(DATASET RECORDS Opens)

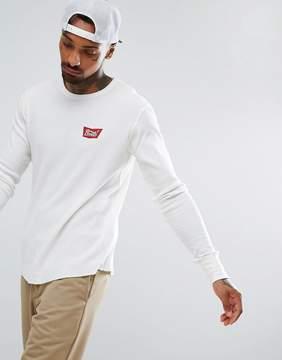 Brixton Stith Long Sleeve T-Shirt With Small Logo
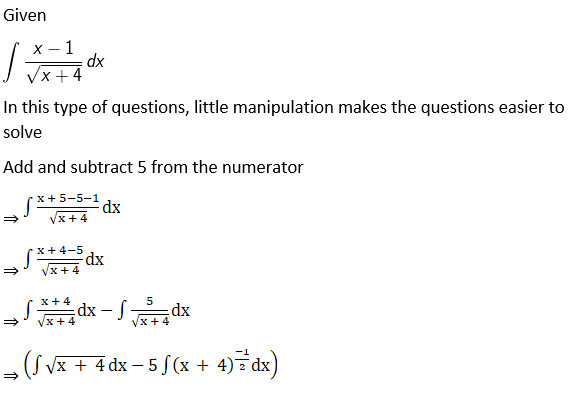 RD Sharma Solutions for Class 12 Maths Chapter 19 Indefinite Integrals Image 108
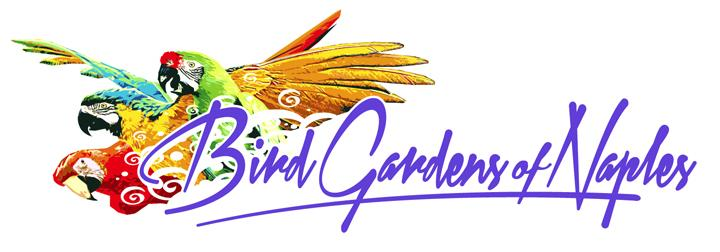 Bird Gardens of Naples Inc. Logo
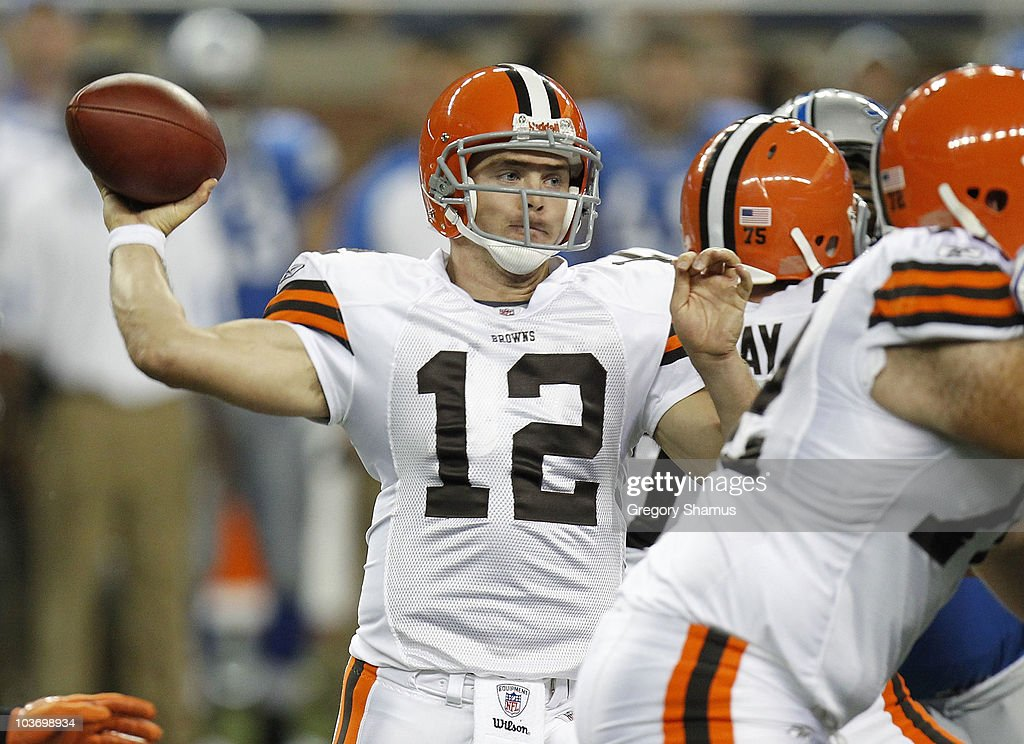 Colt McCoy #12 of the Cleveland Browns throws a fourth quarter pass while playing the Detroit Lions in a preseason game on August 28, 2010 at Ford Field in Detroit, Michigan.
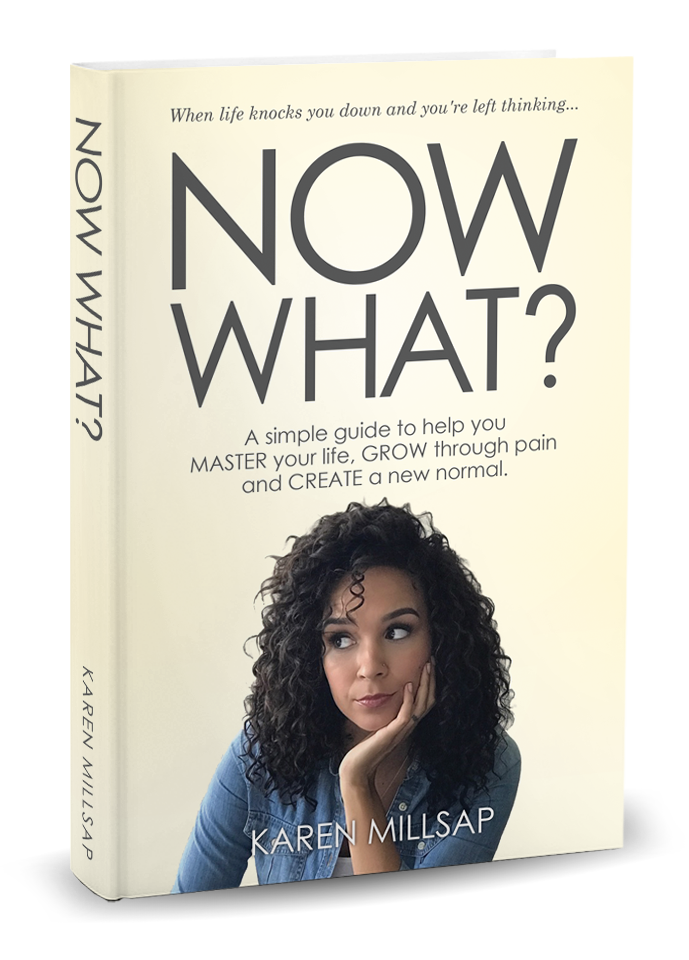 Pre-Order your copy of Now What? today!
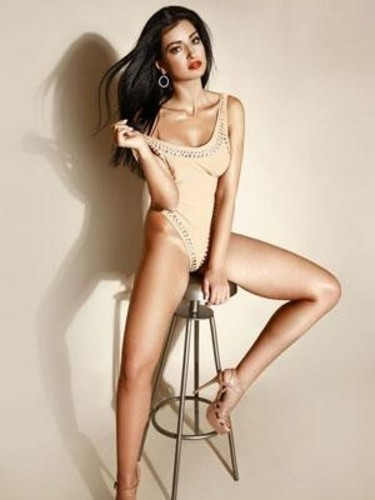 Elite Escort Agency F Girls in United Kingdom - Photo: 11 - Cassandra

(DATASET RECORDS Closes)

— EXERCISE OBJECTIVE —
Repeat only what runs from the first line of the records above to the line with "Pre-Order your copy of Now What? today!", both included, word for word, minus the pictures.

— REPLY —
 Brixton Stith Long Sleeve T-Shirt With Small Logo
 RD Sharma Solutions for Class 12 Maths Chapter 19 Indefinite Integrals Image 108
 Bird Gardens of Naples Inc. Logo
 Colt McCoy #12 of the Cleveland Browns throws a fourth quarter pass while playing the Detroit Lions in a preseason game on August 28, 2010 at Ford Field in Detroit, Michigan.
 Pre-Order your copy of Now What? today!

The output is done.